--- start Document extract ---

In response to the first referral from the Executive Director of the EU's Intellectual Property Office (EUIPO), the EUIPO's enlarged Board of Appeal (the Grand Board) has confirmed that an EU Trade Mark (EUTM) application which is withdrawn during the appeal period following a refusal decision from the EUIPO, can proceed to conversion to a national application.
Background
The Executive Director's referral was covered by the IPKat here, but by way of quick recap, this case concerns the process of so-called ‘conversion’; namely the process by which an EUTM application or registration can be converted into national applications in EU Member States, should issues arise in specific Member States which block the EUTM from being registered across the whole of the EU.
The requirements for conversion of an EUTM are set out in Article 139(2)(b) of the EU Trade Mark Regulation (EUTMR), which prohibits conversion in Member States where: "in accordance with the decision of the Office or of the national court, grounds for refusal of registration or grounds for revocation or invalidity apply to the EU trade mark application or EU trade mark."
However, the Fourth Board of Appeal (the Fourth Board) recently decided, in the 'Nightwatch' case (Case R 1241/2020-4), that the EUIPO must allow conversion where there is an EUTM application is withdrawn before a refusal decision becomes final (i.e. before the appeal period has elapsed) - something which was at odds with the long-standing practice of the EUIPO and its Trade Mark Guidelines.

--- end Document extract ---
--- start Dataset excerpt ---

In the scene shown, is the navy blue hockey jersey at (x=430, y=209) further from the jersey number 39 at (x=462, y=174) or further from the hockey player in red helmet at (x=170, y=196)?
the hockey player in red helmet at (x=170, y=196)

--- end Dataset excerpt ---

**Goal of the exercise**.
Print the passage on EU trade mark conversion in full, word for word, from its opening sentence to its final one. The lines above have no connection to the passage on EU trade mark conversion.

**Finished task**.
In response to the first referral from the Executive Director of the EU's Intellectual Property Office (EUIPO), the EUIPO's enlarged Board of Appeal (the Grand Board) has confirmed that an EU Trade Mark (EUTM) application which is withdrawn during the appeal period following a refusal decision from the EUIPO, can proceed to conversion to a national application.
Background
The Executive Director's referral was covered by the IPKat here, but by way of quick recap, this case concerns the process of so-called ‘conversion’; namely the process by which an EUTM application or registration can be converted into national applications in EU Member States, should issues arise in specific Member States which block the EUTM from being registered across the whole of the EU.
The requirements for conversion of an EUTM are set out in Article 139(2)(b) of the EU Trade Mark Regulation (EUTMR), which prohibits conversion in Member States where: "in accordance with the decision of the Office or of the national court, grounds for refusal of registration or grounds for revocation or invalidity apply to the EU trade mark application or EU trade mark."
However, the Fourth Board of Appeal (the Fourth Board) recently decided, in the 'Nightwatch' case (Case R 1241/2020-4), that the EUIPO must allow conversion where there is an EUTM application is withdrawn before a refusal decision becomes final (i.e. before the appeal period has elapsed) - something which was at odds with the long-standing practice of the EUIPO and its Trade Mark Guidelines.